> _Work required_
Give all of the lines again, with nothing added or dropped.

*-*-*

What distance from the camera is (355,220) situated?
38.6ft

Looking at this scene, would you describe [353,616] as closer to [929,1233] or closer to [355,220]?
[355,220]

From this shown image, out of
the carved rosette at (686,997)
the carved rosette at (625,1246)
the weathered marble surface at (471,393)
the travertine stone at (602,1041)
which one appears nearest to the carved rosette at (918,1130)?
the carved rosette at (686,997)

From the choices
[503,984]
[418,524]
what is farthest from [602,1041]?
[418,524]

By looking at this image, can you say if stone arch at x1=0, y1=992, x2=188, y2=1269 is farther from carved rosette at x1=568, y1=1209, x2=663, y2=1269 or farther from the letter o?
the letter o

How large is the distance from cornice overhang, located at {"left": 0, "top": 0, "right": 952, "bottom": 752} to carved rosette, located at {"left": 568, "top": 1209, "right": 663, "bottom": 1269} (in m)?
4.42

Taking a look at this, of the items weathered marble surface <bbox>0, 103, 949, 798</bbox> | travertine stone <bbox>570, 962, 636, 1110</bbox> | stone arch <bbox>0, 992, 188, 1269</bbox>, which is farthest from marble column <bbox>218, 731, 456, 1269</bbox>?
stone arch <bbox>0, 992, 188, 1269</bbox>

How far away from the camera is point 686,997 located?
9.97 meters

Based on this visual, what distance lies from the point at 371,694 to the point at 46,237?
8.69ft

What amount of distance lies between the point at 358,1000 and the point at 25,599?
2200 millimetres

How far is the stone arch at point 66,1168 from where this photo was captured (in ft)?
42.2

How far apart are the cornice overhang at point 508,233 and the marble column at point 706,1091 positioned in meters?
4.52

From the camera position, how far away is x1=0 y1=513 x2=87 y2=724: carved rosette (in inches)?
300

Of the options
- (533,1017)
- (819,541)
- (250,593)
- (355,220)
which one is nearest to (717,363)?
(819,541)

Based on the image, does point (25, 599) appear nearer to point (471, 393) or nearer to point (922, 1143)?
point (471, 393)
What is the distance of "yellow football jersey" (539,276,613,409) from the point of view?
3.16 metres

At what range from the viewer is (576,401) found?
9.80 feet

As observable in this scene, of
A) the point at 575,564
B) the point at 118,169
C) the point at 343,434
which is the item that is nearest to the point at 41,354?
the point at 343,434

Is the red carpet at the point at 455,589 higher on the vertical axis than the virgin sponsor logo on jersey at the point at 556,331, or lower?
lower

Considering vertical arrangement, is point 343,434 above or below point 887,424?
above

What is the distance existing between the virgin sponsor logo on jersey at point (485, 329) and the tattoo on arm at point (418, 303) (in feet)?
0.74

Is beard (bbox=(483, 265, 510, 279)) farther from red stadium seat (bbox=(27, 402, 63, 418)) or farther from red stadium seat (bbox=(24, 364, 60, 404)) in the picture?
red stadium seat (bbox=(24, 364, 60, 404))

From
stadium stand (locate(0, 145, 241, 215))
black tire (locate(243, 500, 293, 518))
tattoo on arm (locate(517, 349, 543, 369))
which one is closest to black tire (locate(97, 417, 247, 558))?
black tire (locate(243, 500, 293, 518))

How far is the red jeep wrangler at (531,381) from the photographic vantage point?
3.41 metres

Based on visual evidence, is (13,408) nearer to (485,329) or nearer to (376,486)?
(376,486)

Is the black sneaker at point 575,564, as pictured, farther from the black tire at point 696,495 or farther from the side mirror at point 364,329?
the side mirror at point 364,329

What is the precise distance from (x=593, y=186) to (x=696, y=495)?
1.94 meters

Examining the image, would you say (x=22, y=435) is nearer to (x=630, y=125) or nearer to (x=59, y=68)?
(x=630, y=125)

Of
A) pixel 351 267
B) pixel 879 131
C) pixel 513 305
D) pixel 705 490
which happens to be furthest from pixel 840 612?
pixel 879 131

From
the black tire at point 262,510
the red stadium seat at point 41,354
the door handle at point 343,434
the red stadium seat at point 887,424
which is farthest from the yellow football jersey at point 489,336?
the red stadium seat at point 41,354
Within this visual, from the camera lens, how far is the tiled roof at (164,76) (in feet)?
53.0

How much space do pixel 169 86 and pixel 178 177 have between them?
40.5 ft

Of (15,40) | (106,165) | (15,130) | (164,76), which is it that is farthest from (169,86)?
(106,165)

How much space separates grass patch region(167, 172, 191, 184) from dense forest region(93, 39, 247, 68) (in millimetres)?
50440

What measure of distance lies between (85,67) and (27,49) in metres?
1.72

*-*-*

> _Right answer_
What distance from the camera is (355,220) situated?
38.6ft

Looking at this scene, would you describe [353,616] as closer to [929,1233] or closer to [355,220]?
[355,220]

From this shown image, out of
the carved rosette at (686,997)
the carved rosette at (625,1246)
the weathered marble surface at (471,393)
the travertine stone at (602,1041)
which one appears nearest to the carved rosette at (918,1130)?
the carved rosette at (686,997)

From the choices
[503,984]
[418,524]
what is farthest from [602,1041]?
[418,524]

By looking at this image, can you say if stone arch at x1=0, y1=992, x2=188, y2=1269 is farther from carved rosette at x1=568, y1=1209, x2=663, y2=1269 or farther from the letter o?
the letter o

How large is the distance from cornice overhang, located at {"left": 0, "top": 0, "right": 952, "bottom": 752} to carved rosette, located at {"left": 568, "top": 1209, "right": 663, "bottom": 1269} (in m)?
4.42

Taking a look at this, of the items weathered marble surface <bbox>0, 103, 949, 798</bbox> | travertine stone <bbox>570, 962, 636, 1110</bbox> | stone arch <bbox>0, 992, 188, 1269</bbox>, which is farthest from marble column <bbox>218, 731, 456, 1269</bbox>?
stone arch <bbox>0, 992, 188, 1269</bbox>

How far away from the camera is point 686,997 located?
9.97 meters

Based on this visual, what distance lies from the point at 371,694 to the point at 46,237?
8.69ft

What amount of distance lies between the point at 358,1000 and the point at 25,599?
2200 millimetres

How far is the stone arch at point 66,1168 from where this photo was captured (in ft)?
42.2

How far apart are the cornice overhang at point 508,233 and the marble column at point 706,1091 positioned in meters?
4.52

From the camera position, how far away is x1=0 y1=513 x2=87 y2=724: carved rosette (in inches)?
300

Of the options
- (533,1017)
- (819,541)
- (250,593)
- (355,220)
which one is nearest to (717,363)?
(819,541)

Based on the image, does point (25, 599) appear nearer to point (471, 393) or nearer to point (922, 1143)?
point (471, 393)
What is the distance of "yellow football jersey" (539,276,613,409) from the point of view?
3.16 metres

At what range from the viewer is (576,401) found?
9.80 feet

As observable in this scene, of
A) the point at 575,564
B) the point at 118,169
C) the point at 343,434
which is the item that is nearest to the point at 41,354?
the point at 343,434

Is the red carpet at the point at 455,589 higher on the vertical axis than the virgin sponsor logo on jersey at the point at 556,331, or lower?
lower

Considering vertical arrangement, is point 343,434 above or below point 887,424?
above

What is the distance existing between the virgin sponsor logo on jersey at point (485, 329) and the tattoo on arm at point (418, 303) (in feet)?
0.74

Is beard (bbox=(483, 265, 510, 279)) farther from red stadium seat (bbox=(27, 402, 63, 418)) or farther from red stadium seat (bbox=(24, 364, 60, 404)) in the picture?
red stadium seat (bbox=(24, 364, 60, 404))

From
stadium stand (locate(0, 145, 241, 215))
black tire (locate(243, 500, 293, 518))
tattoo on arm (locate(517, 349, 543, 369))
which one is closest to black tire (locate(97, 417, 247, 558))?
black tire (locate(243, 500, 293, 518))

How far is the red jeep wrangler at (531,381) from the photographic vantage point?
3.41 metres

Based on visual evidence, is (13,408) nearer to (485,329) or nearer to (376,486)?
(376,486)

Is the black sneaker at point 575,564, as pictured, farther from the black tire at point 696,495 or farther from the side mirror at point 364,329?
the side mirror at point 364,329

What is the precise distance from (x=593, y=186) to (x=696, y=495)?
1.94 meters

Examining the image, would you say (x=22, y=435) is nearer to (x=630, y=125) or nearer to (x=59, y=68)?
(x=630, y=125)

Of
A) pixel 351 267
B) pixel 879 131
C) pixel 513 305
D) pixel 705 490
which happens to be furthest from pixel 840 612?
pixel 879 131

From
the black tire at point 262,510
the red stadium seat at point 41,354
the door handle at point 343,434
the red stadium seat at point 887,424
which is farthest from the yellow football jersey at point 489,336?
the red stadium seat at point 41,354
Within this visual, from the camera lens, how far is the tiled roof at (164,76) (in feet)?
53.0

How much space do pixel 169 86 and pixel 178 177 have between them?
40.5 ft

Of (15,40) | (106,165) | (15,130) | (164,76), which is it that is farthest from (169,86)?
(106,165)

How much space separates grass patch region(167, 172, 191, 184) from dense forest region(93, 39, 247, 68) (in millimetres)?
50440

What measure of distance lies between (85,67) and (27,49) in metres?
1.72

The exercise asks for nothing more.